==== INFORMATION SHOWN
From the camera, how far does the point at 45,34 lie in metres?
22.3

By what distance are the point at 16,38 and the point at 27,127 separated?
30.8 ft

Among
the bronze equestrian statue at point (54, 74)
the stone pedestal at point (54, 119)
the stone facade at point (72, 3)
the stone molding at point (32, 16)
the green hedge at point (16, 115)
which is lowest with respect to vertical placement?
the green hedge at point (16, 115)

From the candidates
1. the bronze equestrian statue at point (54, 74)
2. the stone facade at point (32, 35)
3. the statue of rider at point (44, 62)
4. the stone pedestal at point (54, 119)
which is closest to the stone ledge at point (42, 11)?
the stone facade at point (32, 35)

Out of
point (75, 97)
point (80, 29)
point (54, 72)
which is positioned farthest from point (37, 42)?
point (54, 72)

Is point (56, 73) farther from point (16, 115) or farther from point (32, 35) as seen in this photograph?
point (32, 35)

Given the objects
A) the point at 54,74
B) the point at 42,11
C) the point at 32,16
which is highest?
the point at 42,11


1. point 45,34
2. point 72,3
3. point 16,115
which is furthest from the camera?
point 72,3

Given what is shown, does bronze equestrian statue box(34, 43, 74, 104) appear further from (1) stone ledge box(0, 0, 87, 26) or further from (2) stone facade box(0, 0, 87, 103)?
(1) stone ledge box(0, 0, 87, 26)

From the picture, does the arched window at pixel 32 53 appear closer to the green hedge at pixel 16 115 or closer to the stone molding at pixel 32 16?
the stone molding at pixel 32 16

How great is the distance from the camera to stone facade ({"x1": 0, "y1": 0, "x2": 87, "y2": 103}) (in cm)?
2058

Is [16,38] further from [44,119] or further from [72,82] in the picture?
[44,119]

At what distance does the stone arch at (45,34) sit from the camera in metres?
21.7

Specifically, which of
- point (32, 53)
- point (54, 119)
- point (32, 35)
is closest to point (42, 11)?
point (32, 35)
========
### TASK REQUIREMENTS
Retype the data in full and match it exactly.

### FINISHED TASK
From the camera, how far does the point at 45,34 lie in metres?
22.3

By what distance are the point at 16,38 and the point at 27,127 separated?
30.8 ft

Among
the bronze equestrian statue at point (54, 74)
the stone pedestal at point (54, 119)
the stone facade at point (72, 3)
the stone molding at point (32, 16)
the green hedge at point (16, 115)
which is lowest with respect to vertical placement?
the green hedge at point (16, 115)

From the candidates
1. the bronze equestrian statue at point (54, 74)
2. the stone facade at point (32, 35)
3. the statue of rider at point (44, 62)
4. the stone pedestal at point (54, 119)
which is closest to the stone ledge at point (42, 11)?
the stone facade at point (32, 35)

Out of
point (75, 97)
point (80, 29)
point (54, 72)
which is positioned farthest from point (37, 42)?
point (54, 72)

Is point (56, 73) farther from point (16, 115) or farther from point (32, 35) as seen in this photograph?
point (32, 35)

Given the objects
A) the point at 54,74
B) the point at 42,11
C) the point at 32,16
which is highest?
the point at 42,11


1. point 45,34
2. point 72,3
3. point 16,115
which is furthest from the camera?
point 72,3

Given what is shown, does bronze equestrian statue box(34, 43, 74, 104) appear further from (1) stone ledge box(0, 0, 87, 26) or further from (2) stone facade box(0, 0, 87, 103)?
(1) stone ledge box(0, 0, 87, 26)

From the picture, does the arched window at pixel 32 53 appear closer to the green hedge at pixel 16 115 or closer to the stone molding at pixel 32 16?
the stone molding at pixel 32 16

How great is the distance from the camera to stone facade ({"x1": 0, "y1": 0, "x2": 87, "y2": 103}) (in cm)?
2058

Is [16,38] further from [44,119] or further from [72,82] in the picture?
[44,119]

At what distance does the stone arch at (45,34) sit from the camera in metres?
21.7

Specifically, which of
- point (32, 53)
- point (54, 119)
- point (32, 35)
is closest to point (42, 11)?
point (32, 35)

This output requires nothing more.